The decision in the case against Kirk Gould, 44, was handed down on May 1.
Gould was convicted after a two-day trial in August 2009 of sexually abusing a relative for more than five years. He was sentenced by Superior Court Justice E. Allen Hunter to 25 years in prison with all but 12 years suspended on the first sex charge, a Class A felony. He also will be on probation for four years. On the second charge, a Class B felony, Gould received 10 years in prison, which is being served concurrently with the first sentence. He also must register as a sex offender. He was represented at the trial by Torrey Sylvester, a Houlton attorney.
According to court documents, Gould, who was represented during the appeal by attorney Sarah LeClaire of Presque Isle, contended that the court should not have denied a motion to suppress his confession. Gould said that the confession was involuntary. He also said that he was denied a fair trial based on the prosecutor’s misrepresentation of the evidence in closing argument, and he also maintained that the court erred by denying his motions for a new trial and sanctions based on a discovery violation.
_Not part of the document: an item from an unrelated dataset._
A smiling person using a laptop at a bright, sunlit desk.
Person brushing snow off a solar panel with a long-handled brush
The 2009 case was prosecuted by former Aroostook County Assistant District Attorney Patrick Gordon, who has since left the position. Current Assistant District Attorney Kurt Kafferlin represented the state before the state supreme court during oral arguments in Portland in January.
Maine Supreme Judicial Court Justice Jon Levy wrote the opinion.
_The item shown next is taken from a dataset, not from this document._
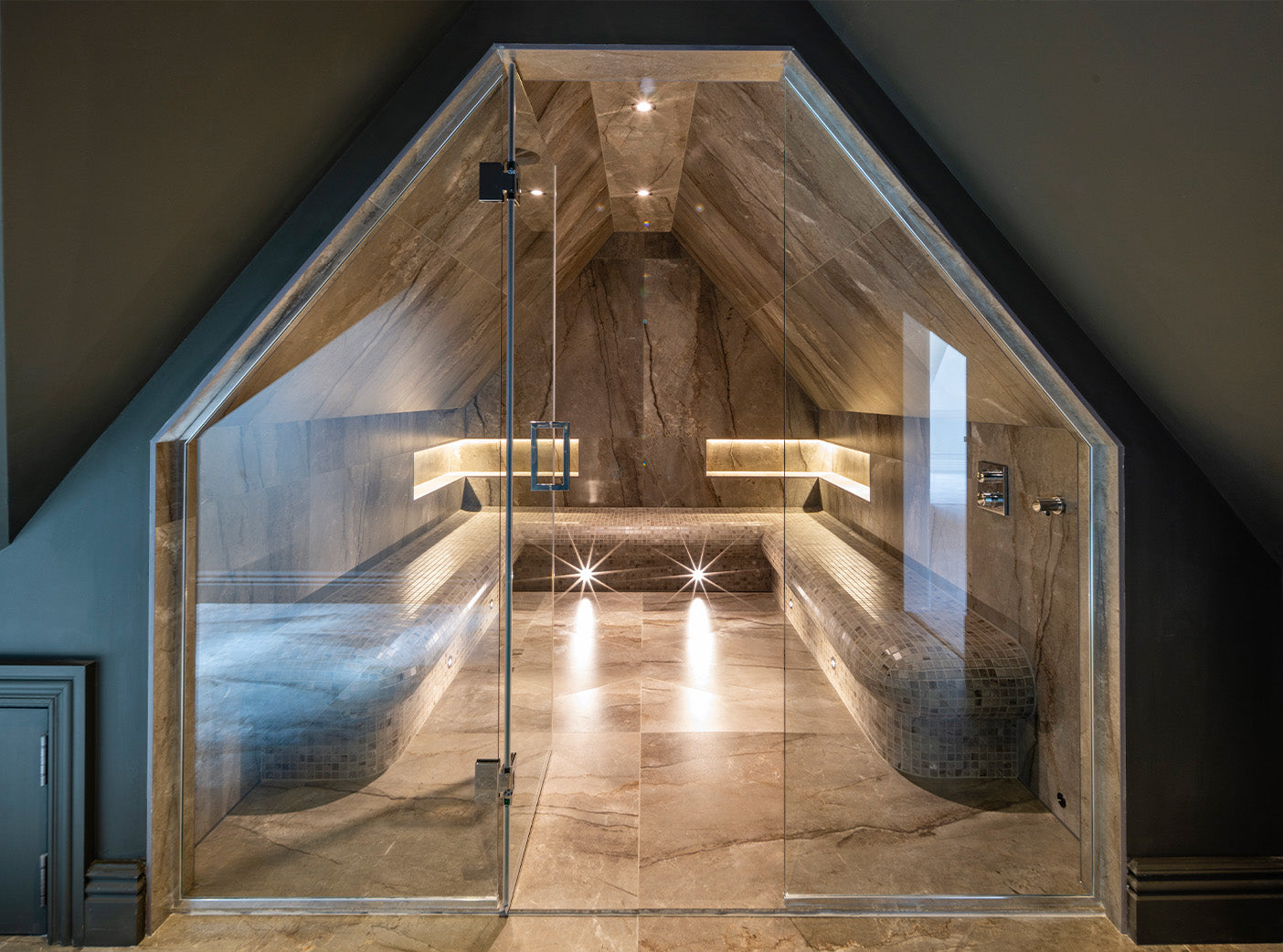 Luxury sauna with glass enclosure, marble walls, and integrated lighting design for residential wellness spaces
Gould began abusing the victim when she was 11 years old and it continued until she was nearly 17, according to court records. The victim and other family members lived with Gould. During the trial, evidence was presented to show that Gould, who is disabled with numerous health problems, sought and was given testosterone from his doctor so that he would have more energy. He also obtained Cialis, a pill used to treat erectile dysfunction, a step that Gordon said Gould took so that he could abuse the girl for longer periods of time. Gould also kept the victim’s bed on the floor so that no one in the small trailer would hear him abusing her at night.
According to court documents, Gould confessed his crime to state police Detective Joshua Haines. In the appeal, Gould maintained that his confession was involuntary because it was induced by Haines telling Gould that he would “get him help” and that the state would have DNA evidence that would establish his guilt. Levy noted that Haines was not confrontational or aggressive with Gould and that “the interview was conducted in a very conversational and relaxed manner.” Haines repeatedly advised Gould of his Miranda rights, Gould was not restrained, and Haines did not make any promises of leniency or favorable treatment if Gould admitted guilt.
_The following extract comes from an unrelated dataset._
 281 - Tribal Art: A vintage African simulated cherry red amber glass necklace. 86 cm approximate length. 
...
Before the trial, crime lab tests analyzing bedding and body tissue samples from the victim were conducted. The results showed the presence of prostate-specific antigen and a presumptive positive result for seminal fluid on the victim’s bedsheet, but no sperm cells. Because the lab needed sperm cells to test for DNA at that time, no further analysis was performed. The state did not introduce the report as evidence at trial, nor did Gould.
But Gould said that Gordon misrepresented evidence when he told jurors during the rebuttal phase of his closing argument that there was no DNA evidence on the victim’s bedsheet because it had been washed before it was taken as evidence by police.
Among the arguments made by Kafferlin, however, was that Gordon’s statement was supported by testimony from the victim and her mother that the victim had a habit of frequently washing her sheets, as often as every other day. The justices considered this and other arguments in rejecting Gould’s assertion about misrepresented evidence.
They also did not accept his argument that the court erred in denying his motions for a new trial and for sanctions. Gould said that results of the crime lab tests on the bedding and tissue samples were provided to him just before the beginning of trial and that the state denied him the time needed to prepare his defense. He also said that the action violated his constitutional guarantee of due process.
Levy wrote that the record supported the court’s findings that Gould received a copy of the crime lab report on the morning of the first day of trial, before the start of the trial. The supreme court also found no indication that the state unreasonably delayed delivering the test results to Gould. Levy wrote that Gould neither requested a continuance during the 2009 trial so that he could have more time to analyze the results, nor raised an objection based on the timing of his receipt of the report.
Kafferlin said Thursday that he was “very pleased” with the supreme court’s decision.
“The court made it abundantly clear that both the Maine State Police and the Aroostook County District Attorney’s Office conducted themselves in an appropriate manner,” he said. “This decision brings closure to the case for the victim and the victim’s family and it helps ensure that Mr. Gould is held accountable for his crimes.”